Saved data entries
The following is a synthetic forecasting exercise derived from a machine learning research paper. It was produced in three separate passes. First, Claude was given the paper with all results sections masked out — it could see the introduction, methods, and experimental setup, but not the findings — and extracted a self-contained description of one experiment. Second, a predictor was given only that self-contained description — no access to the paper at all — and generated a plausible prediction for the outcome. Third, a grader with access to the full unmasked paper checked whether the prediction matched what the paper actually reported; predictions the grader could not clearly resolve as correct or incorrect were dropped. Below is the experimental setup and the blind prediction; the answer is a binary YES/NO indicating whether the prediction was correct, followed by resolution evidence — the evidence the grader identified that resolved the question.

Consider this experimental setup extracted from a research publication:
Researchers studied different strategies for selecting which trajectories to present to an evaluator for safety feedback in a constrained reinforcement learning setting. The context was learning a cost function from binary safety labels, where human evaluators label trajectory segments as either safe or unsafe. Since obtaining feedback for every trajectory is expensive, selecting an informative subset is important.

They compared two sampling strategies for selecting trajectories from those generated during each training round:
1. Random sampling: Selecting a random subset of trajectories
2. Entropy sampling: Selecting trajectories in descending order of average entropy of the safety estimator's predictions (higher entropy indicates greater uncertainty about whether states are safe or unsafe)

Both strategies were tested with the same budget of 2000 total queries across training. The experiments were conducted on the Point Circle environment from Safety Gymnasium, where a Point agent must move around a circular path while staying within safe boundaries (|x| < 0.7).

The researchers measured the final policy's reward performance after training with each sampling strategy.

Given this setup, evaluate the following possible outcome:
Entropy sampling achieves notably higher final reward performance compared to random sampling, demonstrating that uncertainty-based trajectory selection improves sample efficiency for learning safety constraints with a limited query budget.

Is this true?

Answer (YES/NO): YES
--
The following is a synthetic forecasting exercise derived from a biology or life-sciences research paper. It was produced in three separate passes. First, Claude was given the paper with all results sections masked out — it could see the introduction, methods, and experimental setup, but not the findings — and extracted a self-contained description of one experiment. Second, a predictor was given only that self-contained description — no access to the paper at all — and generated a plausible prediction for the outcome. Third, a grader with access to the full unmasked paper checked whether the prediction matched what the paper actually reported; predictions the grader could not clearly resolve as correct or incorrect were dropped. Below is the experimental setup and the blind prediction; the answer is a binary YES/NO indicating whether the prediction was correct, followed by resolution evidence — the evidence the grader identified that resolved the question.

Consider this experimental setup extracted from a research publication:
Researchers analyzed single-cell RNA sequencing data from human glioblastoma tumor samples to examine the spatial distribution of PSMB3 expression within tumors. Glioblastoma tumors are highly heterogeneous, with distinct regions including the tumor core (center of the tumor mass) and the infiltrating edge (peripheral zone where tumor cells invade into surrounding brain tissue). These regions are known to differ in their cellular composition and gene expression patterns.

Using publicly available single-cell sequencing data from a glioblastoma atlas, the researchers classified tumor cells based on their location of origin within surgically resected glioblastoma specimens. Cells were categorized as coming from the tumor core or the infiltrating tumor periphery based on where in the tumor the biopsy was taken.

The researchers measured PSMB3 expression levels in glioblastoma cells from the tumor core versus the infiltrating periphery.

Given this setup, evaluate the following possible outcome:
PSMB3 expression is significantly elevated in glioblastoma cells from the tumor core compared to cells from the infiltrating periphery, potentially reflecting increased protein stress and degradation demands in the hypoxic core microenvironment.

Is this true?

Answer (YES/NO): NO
==
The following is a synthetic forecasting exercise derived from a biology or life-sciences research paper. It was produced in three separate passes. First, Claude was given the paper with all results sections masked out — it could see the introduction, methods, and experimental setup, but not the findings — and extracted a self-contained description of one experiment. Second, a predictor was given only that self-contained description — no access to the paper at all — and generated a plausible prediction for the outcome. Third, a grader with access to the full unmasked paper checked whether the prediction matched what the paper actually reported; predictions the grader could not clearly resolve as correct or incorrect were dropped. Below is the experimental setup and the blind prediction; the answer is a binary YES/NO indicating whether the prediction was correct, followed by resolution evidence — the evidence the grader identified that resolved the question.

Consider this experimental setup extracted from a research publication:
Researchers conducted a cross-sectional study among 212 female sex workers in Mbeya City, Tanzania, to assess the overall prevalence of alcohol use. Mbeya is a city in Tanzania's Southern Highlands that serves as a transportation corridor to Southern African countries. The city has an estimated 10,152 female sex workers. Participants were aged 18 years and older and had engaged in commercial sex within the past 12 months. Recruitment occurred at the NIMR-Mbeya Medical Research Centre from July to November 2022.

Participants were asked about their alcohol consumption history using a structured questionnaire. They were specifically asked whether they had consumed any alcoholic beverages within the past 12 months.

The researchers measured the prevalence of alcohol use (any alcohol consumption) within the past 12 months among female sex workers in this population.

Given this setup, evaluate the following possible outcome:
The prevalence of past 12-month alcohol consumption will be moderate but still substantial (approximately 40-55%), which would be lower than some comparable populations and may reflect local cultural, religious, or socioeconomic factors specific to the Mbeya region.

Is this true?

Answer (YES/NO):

● Exercise description:
Show the lines of the data that hold the word "measured".

● Your solution:
The researchers measured the final policy's reward performance after training with each sampling strategy.
The researchers measured PSMB3 expression levels in glioblastoma cells from the tumor core versus the infiltrating periphery.
The researchers measured the prevalence of alcohol use (any alcohol consumption) within the past 12 months among female sex workers in this population.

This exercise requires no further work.